2 Post author: David_Gerard 19 August 2013 06:58AM

You are viewing a comment permalink. View the original post to see all comments and the full post content.

Comments (325)

You are viewing a single comment's thread. Show more comments above.

Comment author: gwern 03 September 2013 04:38:47PM 0 points [-]

Eh, I'm not sure the idea of 'double-spending' really applies here. In the multiple comparisons case, you're spending all your budget on detecting the observed effect size and getting high-power/reducing-Type-II-errors (if there's an effect lurking there, you'll find it!), but you then can't buy as much Type I error reduction as you want.

This could be fine in some applications. For example, when I'm A/B testing visual changes to gwern.net, I don't care if I commit a Type I error, because if I replace one doohickey with another doohickey and they work equally well (the null hypothesis), all I've lost is a little time. I'm worried about coming up with an improvement, testing the improvement, and mistakenly believing it isn't an improvement when actually it is.

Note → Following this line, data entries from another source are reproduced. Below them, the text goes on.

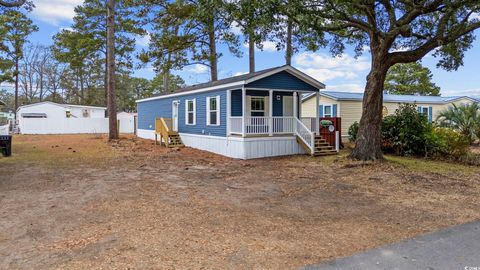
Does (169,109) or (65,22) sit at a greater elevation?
(65,22)

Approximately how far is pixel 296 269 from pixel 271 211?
2.29 m

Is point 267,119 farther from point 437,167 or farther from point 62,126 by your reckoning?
point 62,126

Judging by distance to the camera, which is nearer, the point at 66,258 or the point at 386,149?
the point at 66,258

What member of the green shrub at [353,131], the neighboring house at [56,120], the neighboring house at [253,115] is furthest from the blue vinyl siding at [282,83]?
the neighboring house at [56,120]

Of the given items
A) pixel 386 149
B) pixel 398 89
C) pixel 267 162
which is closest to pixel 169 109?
pixel 267 162

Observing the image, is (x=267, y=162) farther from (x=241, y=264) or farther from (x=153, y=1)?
(x=153, y=1)

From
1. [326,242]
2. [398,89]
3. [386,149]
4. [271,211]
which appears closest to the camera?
[326,242]

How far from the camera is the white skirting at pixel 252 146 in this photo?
43.2 ft

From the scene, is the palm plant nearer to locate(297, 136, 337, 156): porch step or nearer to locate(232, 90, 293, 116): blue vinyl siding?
locate(297, 136, 337, 156): porch step

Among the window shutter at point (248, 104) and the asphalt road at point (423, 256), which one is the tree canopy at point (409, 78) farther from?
the asphalt road at point (423, 256)

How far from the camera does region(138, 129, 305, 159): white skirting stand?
43.2 feet

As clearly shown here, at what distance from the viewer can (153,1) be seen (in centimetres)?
2008

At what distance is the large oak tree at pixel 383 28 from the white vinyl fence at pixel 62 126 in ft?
76.3

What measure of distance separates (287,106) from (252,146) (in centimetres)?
356
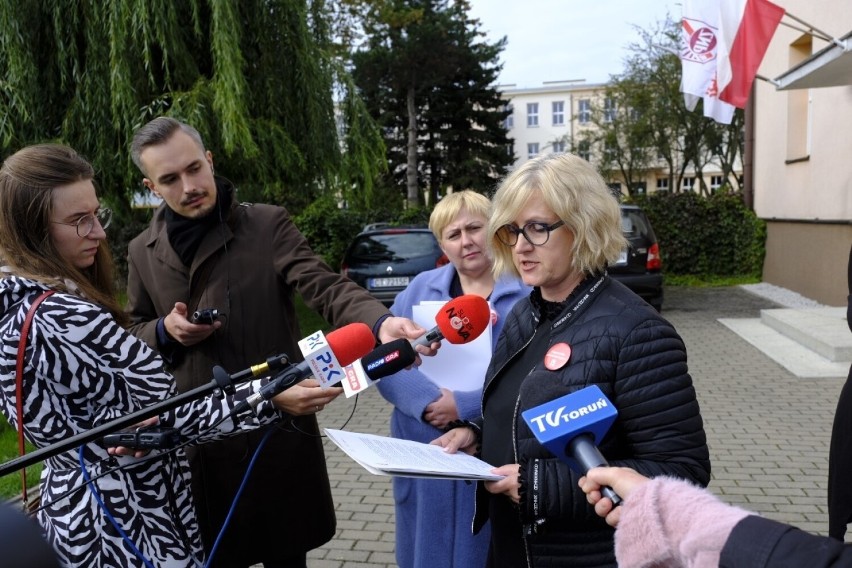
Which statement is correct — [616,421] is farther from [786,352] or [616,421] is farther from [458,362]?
[786,352]

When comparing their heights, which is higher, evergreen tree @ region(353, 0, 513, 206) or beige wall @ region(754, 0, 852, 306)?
evergreen tree @ region(353, 0, 513, 206)

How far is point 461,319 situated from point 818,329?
26.6ft

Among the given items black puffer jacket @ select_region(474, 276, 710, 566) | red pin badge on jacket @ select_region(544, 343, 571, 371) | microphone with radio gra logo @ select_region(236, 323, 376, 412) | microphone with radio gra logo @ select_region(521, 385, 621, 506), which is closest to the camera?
microphone with radio gra logo @ select_region(521, 385, 621, 506)

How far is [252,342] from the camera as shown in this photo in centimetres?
259

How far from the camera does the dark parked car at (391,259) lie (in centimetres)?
974

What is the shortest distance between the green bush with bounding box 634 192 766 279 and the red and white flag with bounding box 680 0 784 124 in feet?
17.7

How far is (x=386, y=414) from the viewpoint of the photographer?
7141mm

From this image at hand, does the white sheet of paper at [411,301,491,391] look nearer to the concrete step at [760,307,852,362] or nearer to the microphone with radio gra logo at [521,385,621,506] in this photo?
the microphone with radio gra logo at [521,385,621,506]

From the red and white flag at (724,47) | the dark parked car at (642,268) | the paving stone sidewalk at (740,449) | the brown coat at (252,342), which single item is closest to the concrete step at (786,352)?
the paving stone sidewalk at (740,449)

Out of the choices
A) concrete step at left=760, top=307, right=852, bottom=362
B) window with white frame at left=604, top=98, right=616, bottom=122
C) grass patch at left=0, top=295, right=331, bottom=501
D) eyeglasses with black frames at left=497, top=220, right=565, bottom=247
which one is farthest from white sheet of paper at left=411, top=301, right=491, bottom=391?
window with white frame at left=604, top=98, right=616, bottom=122

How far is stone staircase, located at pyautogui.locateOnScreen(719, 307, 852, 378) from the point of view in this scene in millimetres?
7637

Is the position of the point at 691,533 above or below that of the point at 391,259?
above

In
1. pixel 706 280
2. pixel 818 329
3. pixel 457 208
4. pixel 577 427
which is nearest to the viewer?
pixel 577 427

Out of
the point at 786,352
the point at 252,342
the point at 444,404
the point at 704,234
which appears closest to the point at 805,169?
the point at 704,234
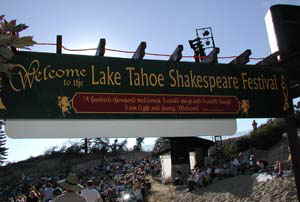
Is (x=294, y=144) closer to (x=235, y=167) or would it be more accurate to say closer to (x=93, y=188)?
(x=93, y=188)

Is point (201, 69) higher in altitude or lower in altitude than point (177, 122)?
higher

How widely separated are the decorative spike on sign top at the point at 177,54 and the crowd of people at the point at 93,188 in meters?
2.76

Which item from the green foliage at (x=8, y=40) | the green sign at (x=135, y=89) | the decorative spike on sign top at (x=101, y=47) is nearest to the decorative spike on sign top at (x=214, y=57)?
the green sign at (x=135, y=89)

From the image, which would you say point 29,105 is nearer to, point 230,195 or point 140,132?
point 140,132

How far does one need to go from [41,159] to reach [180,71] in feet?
120

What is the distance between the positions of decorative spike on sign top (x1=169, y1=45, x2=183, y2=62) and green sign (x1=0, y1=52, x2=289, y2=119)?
0.42 feet

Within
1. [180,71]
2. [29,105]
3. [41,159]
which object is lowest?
[41,159]

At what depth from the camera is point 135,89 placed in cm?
579

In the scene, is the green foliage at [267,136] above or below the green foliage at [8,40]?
below

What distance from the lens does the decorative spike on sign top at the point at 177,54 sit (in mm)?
6051

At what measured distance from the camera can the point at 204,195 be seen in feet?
48.2

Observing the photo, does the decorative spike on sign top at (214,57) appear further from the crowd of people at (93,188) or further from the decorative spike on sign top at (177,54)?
the crowd of people at (93,188)

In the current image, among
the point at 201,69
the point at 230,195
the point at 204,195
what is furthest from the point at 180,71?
the point at 204,195

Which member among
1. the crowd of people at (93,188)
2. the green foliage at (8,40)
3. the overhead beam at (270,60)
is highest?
the overhead beam at (270,60)
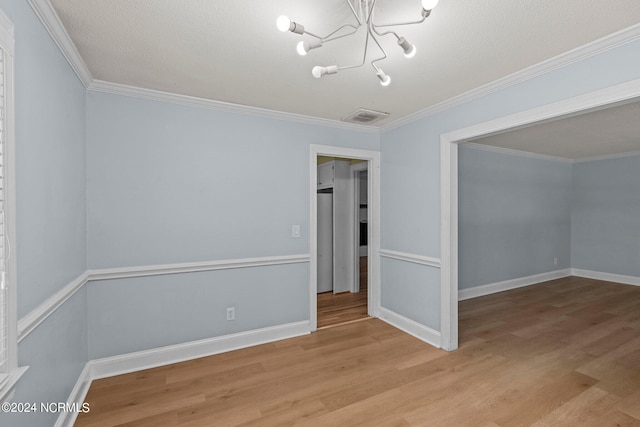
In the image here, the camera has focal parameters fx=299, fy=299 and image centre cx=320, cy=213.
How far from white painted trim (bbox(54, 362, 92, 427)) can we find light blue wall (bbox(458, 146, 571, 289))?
4563mm

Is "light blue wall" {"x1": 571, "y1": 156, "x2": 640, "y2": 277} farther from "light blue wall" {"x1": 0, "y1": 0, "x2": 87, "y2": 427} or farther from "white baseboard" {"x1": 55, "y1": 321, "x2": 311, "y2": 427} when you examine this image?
"light blue wall" {"x1": 0, "y1": 0, "x2": 87, "y2": 427}

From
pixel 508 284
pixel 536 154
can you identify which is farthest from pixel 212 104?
Result: pixel 536 154

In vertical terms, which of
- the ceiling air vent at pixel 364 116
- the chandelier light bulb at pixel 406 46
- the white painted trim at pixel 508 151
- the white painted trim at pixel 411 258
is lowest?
the white painted trim at pixel 411 258

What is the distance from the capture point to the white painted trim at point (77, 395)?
1850 mm

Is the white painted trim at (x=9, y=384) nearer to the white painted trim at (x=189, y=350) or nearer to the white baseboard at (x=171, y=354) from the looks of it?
the white baseboard at (x=171, y=354)

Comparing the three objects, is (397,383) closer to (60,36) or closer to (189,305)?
(189,305)

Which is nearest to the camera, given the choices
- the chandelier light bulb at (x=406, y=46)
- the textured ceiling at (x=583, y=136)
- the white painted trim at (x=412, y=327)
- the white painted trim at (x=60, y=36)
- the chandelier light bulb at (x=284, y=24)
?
the chandelier light bulb at (x=284, y=24)

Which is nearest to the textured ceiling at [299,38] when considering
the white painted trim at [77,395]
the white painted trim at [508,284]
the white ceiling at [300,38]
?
the white ceiling at [300,38]

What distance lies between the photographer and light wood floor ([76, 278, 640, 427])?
205 centimetres

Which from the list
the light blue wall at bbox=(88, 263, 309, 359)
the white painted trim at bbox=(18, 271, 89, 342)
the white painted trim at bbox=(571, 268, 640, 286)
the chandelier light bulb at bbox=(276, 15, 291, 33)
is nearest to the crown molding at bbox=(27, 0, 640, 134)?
the chandelier light bulb at bbox=(276, 15, 291, 33)

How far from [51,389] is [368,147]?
3.54 m

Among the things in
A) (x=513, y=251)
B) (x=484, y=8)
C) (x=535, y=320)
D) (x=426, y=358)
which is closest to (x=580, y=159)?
(x=513, y=251)

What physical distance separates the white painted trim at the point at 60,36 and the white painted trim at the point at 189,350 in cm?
230

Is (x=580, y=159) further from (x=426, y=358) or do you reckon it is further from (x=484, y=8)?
(x=484, y=8)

The problem with multiple comparisons comes when people don't realize they've used up their budget and they believe they really have controlled alpha errors at 5% or whatever. When they think they've had their cake & ate it too.

I guess a better financial analogy would be more like "you spend all your money on the new laptop you need for work, but not having checked your bank account balance, promise to take your friends out for dinner tomorrow"?

Comment author: Lumifer 03 September 2013 05:27:53PM 0 points [-]

I am a bit confused -- is the framework for this thread observation (where the number of samples is pretty much the only thing you can affect pre-analysis) or experiment design (where you you can greatly affect which data you collect)?

I ask because I'm intrigued by the idea of trading off Type I errors against Type II errors, but I'm not sure it's possible in the observation context without introducing bias.

Comment author: gwern 03 September 2013 06:57:26PM 0 points [-]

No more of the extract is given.